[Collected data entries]
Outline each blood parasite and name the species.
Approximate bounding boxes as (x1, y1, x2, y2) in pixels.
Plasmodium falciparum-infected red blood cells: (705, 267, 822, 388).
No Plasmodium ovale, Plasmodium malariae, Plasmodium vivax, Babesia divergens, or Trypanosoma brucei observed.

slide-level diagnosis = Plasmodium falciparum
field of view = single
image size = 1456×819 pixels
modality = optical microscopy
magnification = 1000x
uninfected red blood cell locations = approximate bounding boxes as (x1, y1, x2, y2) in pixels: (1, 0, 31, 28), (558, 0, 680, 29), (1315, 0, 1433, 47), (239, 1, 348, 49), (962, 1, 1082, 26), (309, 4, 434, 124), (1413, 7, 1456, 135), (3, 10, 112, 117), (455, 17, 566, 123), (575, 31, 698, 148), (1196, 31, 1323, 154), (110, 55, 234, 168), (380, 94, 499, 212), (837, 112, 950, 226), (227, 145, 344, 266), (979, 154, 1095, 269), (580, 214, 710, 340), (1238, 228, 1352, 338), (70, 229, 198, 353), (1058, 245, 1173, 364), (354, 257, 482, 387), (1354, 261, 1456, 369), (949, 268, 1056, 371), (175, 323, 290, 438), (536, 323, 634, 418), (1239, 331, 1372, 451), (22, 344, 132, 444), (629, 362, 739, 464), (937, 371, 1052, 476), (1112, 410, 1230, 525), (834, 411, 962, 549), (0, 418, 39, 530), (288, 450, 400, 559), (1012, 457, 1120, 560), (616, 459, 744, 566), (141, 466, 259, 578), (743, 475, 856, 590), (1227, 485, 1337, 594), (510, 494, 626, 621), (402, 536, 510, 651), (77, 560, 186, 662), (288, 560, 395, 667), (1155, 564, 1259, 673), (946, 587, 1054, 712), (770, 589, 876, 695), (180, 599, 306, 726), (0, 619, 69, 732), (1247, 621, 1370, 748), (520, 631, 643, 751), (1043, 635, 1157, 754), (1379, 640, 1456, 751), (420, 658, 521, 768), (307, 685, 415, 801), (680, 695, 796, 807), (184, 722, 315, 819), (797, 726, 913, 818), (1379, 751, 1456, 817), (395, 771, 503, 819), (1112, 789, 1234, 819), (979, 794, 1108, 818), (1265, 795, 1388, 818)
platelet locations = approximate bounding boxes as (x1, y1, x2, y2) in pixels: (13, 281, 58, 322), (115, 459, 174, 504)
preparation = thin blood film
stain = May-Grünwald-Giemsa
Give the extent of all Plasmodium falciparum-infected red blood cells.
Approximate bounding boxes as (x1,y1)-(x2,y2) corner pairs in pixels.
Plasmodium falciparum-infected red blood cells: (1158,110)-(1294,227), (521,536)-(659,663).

[Required action]
The answer should contain every line of the data, unchanged.

[Your solution]
Outline each blood parasite and name the species.
Approximate bounding boxes as (x1, y1, x2, y2) in pixels.
Plasmodium falciparum-infected red blood cells: (705, 267, 822, 388).
No Plasmodium ovale, Plasmodium malariae, Plasmodium vivax, Babesia divergens, or Trypanosoma brucei observed.

slide-level diagnosis = Plasmodium falciparum
field of view = single
image size = 1456×819 pixels
modality = optical microscopy
magnification = 1000x
uninfected red blood cell locations = approximate bounding boxes as (x1, y1, x2, y2) in pixels: (1, 0, 31, 28), (558, 0, 680, 29), (1315, 0, 1433, 47), (239, 1, 348, 49), (962, 1, 1082, 26), (309, 4, 434, 124), (1413, 7, 1456, 135), (3, 10, 112, 117), (455, 17, 566, 123), (575, 31, 698, 148), (1196, 31, 1323, 154), (110, 55, 234, 168), (380, 94, 499, 212), (837, 112, 950, 226), (227, 145, 344, 266), (979, 154, 1095, 269), (580, 214, 710, 340), (1238, 228, 1352, 338), (70, 229, 198, 353), (1058, 245, 1173, 364), (354, 257, 482, 387), (1354, 261, 1456, 369), (949, 268, 1056, 371), (175, 323, 290, 438), (536, 323, 634, 418), (1239, 331, 1372, 451), (22, 344, 132, 444), (629, 362, 739, 464), (937, 371, 1052, 476), (1112, 410, 1230, 525), (834, 411, 962, 549), (0, 418, 39, 530), (288, 450, 400, 559), (1012, 457, 1120, 560), (616, 459, 744, 566), (141, 466, 259, 578), (743, 475, 856, 590), (1227, 485, 1337, 594), (510, 494, 626, 621), (402, 536, 510, 651), (77, 560, 186, 662), (288, 560, 395, 667), (1155, 564, 1259, 673), (946, 587, 1054, 712), (770, 589, 876, 695), (180, 599, 306, 726), (0, 619, 69, 732), (1247, 621, 1370, 748), (520, 631, 643, 751), (1043, 635, 1157, 754), (1379, 640, 1456, 751), (420, 658, 521, 768), (307, 685, 415, 801), (680, 695, 796, 807), (184, 722, 315, 819), (797, 726, 913, 818), (1379, 751, 1456, 817), (395, 771, 503, 819), (1112, 789, 1234, 819), (979, 794, 1108, 818), (1265, 795, 1388, 818)
platelet locations = approximate bounding boxes as (x1, y1, x2, y2) in pixels: (13, 281, 58, 322), (115, 459, 174, 504)
preparation = thin blood film
stain = May-Grünwald-Giemsa
Give the extent of all Plasmodium falciparum-infected red blood cells.
Approximate bounding boxes as (x1,y1)-(x2,y2) corner pairs in pixels.
Plasmodium falciparum-infected red blood cells: (1158,110)-(1294,227), (521,536)-(659,663).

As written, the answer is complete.